*** Opening Data extract ***

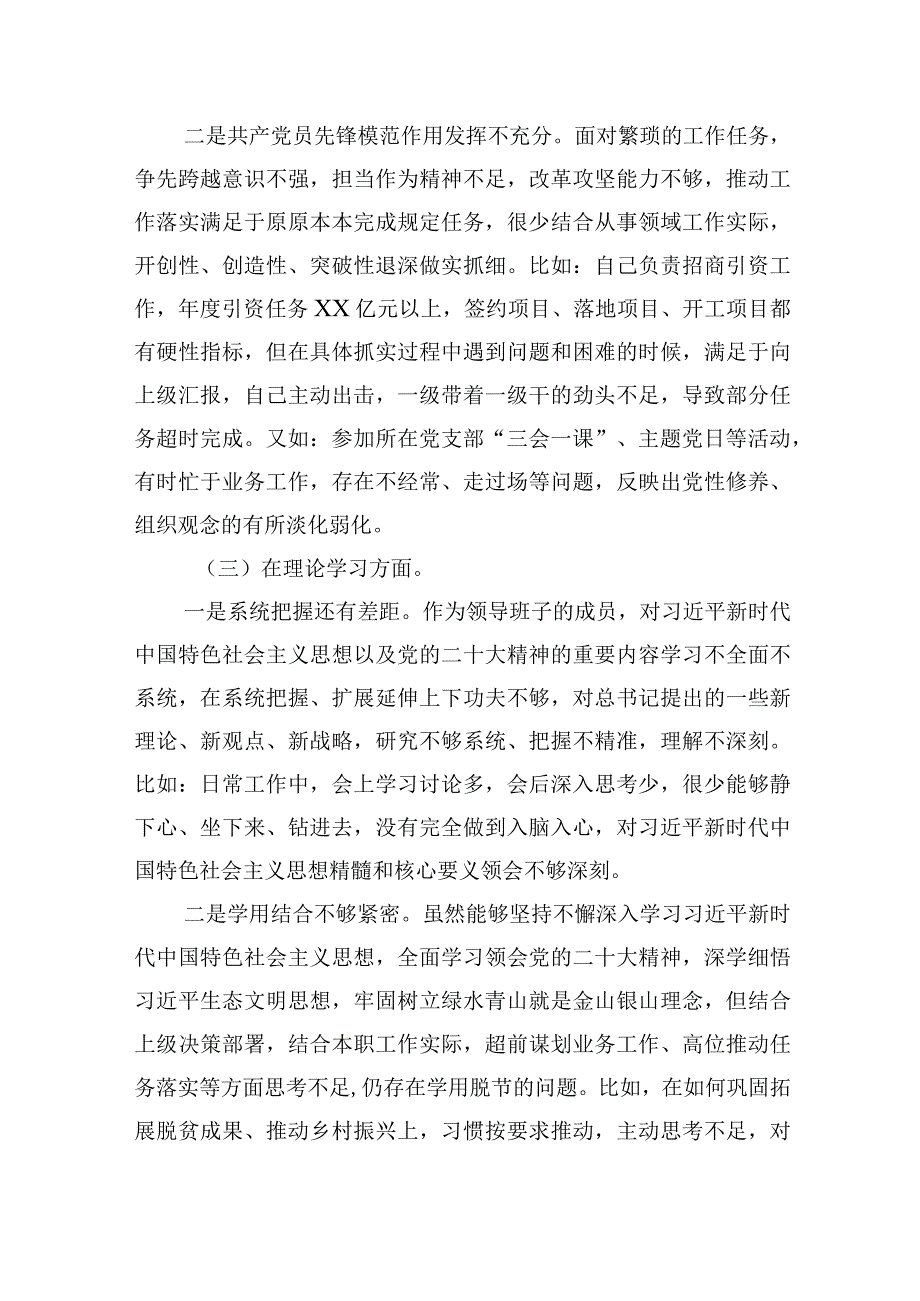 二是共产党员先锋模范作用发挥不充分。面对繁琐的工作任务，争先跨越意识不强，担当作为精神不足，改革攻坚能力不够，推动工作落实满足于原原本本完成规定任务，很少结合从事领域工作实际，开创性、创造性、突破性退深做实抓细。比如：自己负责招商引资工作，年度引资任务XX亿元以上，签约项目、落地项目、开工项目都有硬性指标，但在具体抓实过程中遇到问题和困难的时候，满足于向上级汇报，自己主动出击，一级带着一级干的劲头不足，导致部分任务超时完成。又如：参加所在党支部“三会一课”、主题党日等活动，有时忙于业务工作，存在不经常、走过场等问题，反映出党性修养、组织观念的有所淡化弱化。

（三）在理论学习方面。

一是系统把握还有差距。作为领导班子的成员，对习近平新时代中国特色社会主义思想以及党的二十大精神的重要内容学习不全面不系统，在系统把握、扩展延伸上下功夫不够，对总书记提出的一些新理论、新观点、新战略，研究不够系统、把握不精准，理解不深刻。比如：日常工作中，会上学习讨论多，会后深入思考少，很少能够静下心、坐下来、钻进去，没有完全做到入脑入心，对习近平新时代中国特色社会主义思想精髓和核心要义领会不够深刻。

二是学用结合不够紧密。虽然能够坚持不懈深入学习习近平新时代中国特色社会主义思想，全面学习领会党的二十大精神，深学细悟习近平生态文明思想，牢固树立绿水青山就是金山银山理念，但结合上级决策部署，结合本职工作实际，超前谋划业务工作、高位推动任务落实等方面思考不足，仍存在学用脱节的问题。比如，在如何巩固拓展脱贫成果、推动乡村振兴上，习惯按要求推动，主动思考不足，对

*** Closing Data extract ***

Task instructions: Give an exact copy of the listing, without its pictures.

Response area:
 二是共产党员先锋模范作用发挥不充分。面对繁琐的工作任务，争先跨越意识不强，担当作为精神不足，改革攻坚能力不够，推动工作落实满足于原原本本完成规定任务，很少结合从事领域工作实际，开创性、创造性、突破性退深做实抓细。比如：自己负责招商引资工作，年度引资任务XX亿元以上，签约项目、落地项目、开工项目都有硬性指标，但在具体抓实过程中遇到问题和困难的时候，满足于向上级汇报，自己主动出击，一级带着一级干的劲头不足，导致部分任务超时完成。又如：参加所在党支部“三会一课”、主题党日等活动，有时忙于业务工作，存在不经常、走过场等问题，反映出党性修养、组织观念的有所淡化弱化。

（三）在理论学习方面。

一是系统把握还有差距。作为领导班子的成员，对习近平新时代中国特色社会主义思想以及党的二十大精神的重要内容学习不全面不系统，在系统把握、扩展延伸上下功夫不够，对总书记提出的一些新理论、新观点、新战略，研究不够系统、把握不精准，理解不深刻。比如：日常工作中，会上学习讨论多，会后深入思考少，很少能够静下心、坐下来、钻进去，没有完全做到入脑入心，对习近平新时代中国特色社会主义思想精髓和核心要义领会不够深刻。

二是学用结合不够紧密。虽然能够坚持不懈深入学习习近平新时代中国特色社会主义思想，全面学习领会党的二十大精神，深学细悟习近平生态文明思想，牢固树立绿水青山就是金山银山理念，但结合上级决策部署，结合本职工作实际，超前谋划业务工作、高位推动任务落实等方面思考不足，仍存在学用脱节的问题。比如，在如何巩固拓展脱贫成果、推动乡村振兴上，习惯按要求推动，主动思考不足，对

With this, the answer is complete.